**What you will do**
• A. Revise the passage of the Cannes book-pitching article that begins with the words "This season we" and ends with "down your neck.", changing "hotel lobbies" to "bar terraces".
• B. Put this sentence from the Cannes book-pitching article into Spanish: "Because of worldwide demand, stories are best if they appeal to all."

**Supplied text**
[start]
Books Pitched at Cannes to Producers This Year: No Laugh Riot

What might be hot in filmmaking seasons to come? We looked over the shoulders of some seasoned publishing pitch-meisters at the French film festival.

Inasmuch as film production is a very expensive crapshoot, it’s interesting to see what’s being presented by publishers and agents to producers in settings like the Cannes Festival—not least because the majority of US film/TV revenue (about 60 percent) now comes from abroad. (It used to be the reverse.) Because of worldwide demand, stories are best if they appeal to all.

This season we have insight into what’s being shoved at producers in cafés and hotel lobbies through a program called Shoot the Book! and its associated event, Shoot the Book! Rendez-vous. The latter event is a lot like a pitch slam: that one-on-one chance to quickly pitch your book to an agent at an authors’ conference. But in Cannes, you have more than 90 seconds, and lines of rivals aren’t breathing down your neck.
[end]
**Rows**
[start]
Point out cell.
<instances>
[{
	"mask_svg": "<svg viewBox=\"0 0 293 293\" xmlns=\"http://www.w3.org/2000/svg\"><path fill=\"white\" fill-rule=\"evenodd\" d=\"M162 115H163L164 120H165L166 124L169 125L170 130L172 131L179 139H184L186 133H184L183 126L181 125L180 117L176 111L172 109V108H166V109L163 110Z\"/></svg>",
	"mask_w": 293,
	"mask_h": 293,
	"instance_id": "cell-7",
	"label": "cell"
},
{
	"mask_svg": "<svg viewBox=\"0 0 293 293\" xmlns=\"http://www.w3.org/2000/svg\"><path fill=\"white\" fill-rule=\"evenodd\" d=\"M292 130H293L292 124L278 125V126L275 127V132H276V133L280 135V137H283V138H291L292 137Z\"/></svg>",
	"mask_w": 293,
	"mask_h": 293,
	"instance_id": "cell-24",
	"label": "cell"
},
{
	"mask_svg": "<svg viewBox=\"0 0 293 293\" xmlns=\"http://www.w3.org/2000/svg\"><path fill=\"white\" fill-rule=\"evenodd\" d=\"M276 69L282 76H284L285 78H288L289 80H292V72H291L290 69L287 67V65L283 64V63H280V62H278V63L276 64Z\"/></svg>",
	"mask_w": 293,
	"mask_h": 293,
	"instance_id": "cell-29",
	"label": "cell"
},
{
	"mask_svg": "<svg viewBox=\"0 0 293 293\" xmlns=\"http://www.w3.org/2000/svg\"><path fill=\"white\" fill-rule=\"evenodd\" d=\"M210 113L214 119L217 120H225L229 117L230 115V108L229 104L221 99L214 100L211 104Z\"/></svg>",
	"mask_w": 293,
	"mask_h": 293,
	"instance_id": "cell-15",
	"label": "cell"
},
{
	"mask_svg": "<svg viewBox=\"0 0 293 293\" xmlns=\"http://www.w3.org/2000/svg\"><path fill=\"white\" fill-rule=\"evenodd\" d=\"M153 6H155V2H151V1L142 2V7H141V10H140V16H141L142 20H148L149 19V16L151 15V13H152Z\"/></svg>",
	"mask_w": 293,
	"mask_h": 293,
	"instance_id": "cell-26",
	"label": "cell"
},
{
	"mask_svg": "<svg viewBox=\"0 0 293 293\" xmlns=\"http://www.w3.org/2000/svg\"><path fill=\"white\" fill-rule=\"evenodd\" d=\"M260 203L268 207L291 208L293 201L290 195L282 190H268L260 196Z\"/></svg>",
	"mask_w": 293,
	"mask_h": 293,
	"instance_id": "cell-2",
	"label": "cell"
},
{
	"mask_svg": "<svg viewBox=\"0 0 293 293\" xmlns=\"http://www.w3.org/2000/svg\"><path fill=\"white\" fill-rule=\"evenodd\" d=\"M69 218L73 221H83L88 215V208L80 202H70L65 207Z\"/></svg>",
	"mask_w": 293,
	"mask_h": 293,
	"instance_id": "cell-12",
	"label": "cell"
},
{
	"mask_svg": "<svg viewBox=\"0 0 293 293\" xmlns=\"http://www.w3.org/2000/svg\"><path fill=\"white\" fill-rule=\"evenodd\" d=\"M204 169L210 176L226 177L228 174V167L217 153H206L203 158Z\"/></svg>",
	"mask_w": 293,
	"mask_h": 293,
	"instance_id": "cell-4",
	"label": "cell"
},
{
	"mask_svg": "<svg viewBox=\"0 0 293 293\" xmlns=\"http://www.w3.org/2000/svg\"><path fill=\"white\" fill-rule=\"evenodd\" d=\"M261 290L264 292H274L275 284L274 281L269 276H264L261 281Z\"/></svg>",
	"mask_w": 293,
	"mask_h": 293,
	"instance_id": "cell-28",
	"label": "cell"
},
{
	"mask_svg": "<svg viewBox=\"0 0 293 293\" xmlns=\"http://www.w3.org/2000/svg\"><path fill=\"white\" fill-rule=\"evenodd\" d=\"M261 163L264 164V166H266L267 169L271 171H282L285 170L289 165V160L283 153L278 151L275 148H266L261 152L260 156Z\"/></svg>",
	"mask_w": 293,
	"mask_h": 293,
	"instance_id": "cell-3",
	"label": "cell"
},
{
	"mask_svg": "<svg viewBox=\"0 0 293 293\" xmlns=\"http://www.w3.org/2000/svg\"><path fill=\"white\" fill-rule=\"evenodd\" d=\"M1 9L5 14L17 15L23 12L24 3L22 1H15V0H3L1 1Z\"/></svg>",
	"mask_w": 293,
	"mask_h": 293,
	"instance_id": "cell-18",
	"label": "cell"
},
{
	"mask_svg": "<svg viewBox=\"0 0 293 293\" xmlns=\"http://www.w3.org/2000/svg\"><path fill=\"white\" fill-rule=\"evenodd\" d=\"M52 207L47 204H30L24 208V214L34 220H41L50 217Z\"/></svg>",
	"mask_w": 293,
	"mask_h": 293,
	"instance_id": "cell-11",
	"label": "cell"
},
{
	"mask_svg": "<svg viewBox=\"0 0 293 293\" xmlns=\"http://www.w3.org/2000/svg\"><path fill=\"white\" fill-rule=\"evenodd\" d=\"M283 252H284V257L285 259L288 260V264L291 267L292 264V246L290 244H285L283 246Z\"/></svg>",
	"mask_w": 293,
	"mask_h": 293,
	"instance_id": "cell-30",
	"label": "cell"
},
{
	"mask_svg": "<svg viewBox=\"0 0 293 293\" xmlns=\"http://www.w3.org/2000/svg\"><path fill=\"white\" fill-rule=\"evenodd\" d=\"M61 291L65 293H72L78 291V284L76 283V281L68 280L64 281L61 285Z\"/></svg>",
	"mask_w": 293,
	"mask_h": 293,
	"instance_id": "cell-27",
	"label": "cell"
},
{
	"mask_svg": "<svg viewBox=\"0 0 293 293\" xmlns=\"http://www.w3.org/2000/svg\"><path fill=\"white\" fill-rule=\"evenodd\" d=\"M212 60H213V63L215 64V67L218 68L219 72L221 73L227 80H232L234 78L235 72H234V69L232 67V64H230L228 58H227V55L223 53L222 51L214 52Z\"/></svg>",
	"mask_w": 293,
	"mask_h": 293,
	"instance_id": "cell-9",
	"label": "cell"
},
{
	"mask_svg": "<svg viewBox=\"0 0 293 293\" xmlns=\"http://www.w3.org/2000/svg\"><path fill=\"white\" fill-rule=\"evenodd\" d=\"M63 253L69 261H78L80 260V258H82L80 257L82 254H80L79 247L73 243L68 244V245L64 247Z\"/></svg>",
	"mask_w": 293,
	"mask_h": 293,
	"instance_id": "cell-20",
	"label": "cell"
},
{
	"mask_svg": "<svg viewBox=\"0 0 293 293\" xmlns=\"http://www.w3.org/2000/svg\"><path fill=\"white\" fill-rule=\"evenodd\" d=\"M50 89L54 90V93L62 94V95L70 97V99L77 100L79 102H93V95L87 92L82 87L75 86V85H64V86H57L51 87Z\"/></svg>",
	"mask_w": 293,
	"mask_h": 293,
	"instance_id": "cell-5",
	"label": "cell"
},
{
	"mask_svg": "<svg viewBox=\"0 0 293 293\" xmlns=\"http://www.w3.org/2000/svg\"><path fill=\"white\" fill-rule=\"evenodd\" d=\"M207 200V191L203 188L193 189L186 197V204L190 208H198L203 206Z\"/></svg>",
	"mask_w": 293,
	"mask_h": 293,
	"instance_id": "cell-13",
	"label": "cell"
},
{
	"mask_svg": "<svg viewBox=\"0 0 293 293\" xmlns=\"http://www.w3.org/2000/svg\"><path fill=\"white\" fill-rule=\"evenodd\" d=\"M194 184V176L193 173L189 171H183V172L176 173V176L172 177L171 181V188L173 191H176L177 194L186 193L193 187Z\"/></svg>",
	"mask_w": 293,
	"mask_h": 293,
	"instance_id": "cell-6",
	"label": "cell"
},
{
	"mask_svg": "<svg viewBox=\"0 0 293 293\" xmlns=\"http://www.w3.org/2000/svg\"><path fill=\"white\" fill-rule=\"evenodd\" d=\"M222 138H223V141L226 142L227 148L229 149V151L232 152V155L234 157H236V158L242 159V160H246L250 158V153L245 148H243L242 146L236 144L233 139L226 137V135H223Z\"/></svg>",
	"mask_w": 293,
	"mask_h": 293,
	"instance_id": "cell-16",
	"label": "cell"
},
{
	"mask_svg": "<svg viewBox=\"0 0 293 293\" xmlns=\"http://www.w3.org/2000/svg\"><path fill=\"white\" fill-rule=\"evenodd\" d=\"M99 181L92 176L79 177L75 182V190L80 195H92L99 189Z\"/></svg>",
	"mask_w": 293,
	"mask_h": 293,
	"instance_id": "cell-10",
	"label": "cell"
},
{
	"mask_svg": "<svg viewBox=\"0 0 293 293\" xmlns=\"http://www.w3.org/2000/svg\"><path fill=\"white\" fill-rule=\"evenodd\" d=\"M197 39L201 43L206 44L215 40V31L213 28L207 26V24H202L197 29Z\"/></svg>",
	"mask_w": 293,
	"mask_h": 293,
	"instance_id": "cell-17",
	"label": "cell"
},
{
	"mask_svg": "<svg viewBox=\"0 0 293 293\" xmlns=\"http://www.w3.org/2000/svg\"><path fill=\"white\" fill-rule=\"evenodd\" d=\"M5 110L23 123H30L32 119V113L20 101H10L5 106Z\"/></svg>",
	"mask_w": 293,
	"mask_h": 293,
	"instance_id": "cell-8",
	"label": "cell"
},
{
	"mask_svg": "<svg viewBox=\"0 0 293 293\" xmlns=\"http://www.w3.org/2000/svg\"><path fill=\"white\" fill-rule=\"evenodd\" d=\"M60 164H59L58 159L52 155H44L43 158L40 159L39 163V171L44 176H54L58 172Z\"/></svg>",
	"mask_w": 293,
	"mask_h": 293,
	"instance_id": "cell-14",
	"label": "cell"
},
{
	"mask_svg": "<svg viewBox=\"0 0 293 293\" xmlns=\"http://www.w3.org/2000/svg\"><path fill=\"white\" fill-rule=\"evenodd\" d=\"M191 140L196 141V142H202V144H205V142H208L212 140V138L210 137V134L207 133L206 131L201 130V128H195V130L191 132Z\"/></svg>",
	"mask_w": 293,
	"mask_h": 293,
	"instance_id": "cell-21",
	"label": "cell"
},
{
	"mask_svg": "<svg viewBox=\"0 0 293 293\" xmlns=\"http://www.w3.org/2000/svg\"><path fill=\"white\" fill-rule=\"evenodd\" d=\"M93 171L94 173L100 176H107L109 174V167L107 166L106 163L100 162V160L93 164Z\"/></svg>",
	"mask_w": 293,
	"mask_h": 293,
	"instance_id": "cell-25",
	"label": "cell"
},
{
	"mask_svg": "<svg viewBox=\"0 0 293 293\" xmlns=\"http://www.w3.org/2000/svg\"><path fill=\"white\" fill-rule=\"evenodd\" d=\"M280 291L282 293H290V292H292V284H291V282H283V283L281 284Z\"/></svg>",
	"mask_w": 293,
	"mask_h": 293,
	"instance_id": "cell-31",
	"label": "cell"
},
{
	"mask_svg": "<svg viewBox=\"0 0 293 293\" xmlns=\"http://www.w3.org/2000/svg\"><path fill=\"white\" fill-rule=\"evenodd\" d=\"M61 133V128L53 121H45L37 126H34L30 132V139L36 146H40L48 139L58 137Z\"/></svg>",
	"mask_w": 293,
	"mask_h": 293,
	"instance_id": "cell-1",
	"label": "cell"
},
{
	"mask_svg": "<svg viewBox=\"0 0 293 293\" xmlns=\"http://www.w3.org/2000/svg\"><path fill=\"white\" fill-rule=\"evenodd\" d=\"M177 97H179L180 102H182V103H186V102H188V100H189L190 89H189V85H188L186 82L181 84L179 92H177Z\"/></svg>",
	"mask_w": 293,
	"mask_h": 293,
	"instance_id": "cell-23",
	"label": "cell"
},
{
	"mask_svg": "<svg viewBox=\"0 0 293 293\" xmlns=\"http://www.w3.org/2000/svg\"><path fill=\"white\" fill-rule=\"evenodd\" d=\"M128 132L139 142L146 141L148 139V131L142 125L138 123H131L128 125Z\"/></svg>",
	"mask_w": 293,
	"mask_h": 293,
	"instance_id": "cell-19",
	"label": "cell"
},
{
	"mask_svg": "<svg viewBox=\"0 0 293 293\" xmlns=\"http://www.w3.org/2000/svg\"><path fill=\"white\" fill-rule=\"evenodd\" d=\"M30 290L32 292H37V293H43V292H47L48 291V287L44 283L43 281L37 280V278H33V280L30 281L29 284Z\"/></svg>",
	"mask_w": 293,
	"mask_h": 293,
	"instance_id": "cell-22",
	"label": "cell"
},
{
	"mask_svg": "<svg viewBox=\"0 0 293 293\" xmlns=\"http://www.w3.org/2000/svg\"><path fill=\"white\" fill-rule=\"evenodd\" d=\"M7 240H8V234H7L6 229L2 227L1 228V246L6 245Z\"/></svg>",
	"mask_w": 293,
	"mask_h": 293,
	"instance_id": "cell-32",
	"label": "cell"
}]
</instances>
[end]
**Solutions by task**
• A.
This season we have insight into what’s being shoved at producers in cafés and bar terraces through a program called Shoot the Book! and its associated event, Shoot the Book! Rendez-vous. The latter event is a lot like a pitch slam: that one-on-one chance to quickly pitch your book to an agent at an authors’ conference. But in Cannes, you have more than 90 seconds, and lines of rivals aren’t breathing down your neck.

• B. Debido a la demanda mundial, las historias son mejores si atraen a todo el mundo.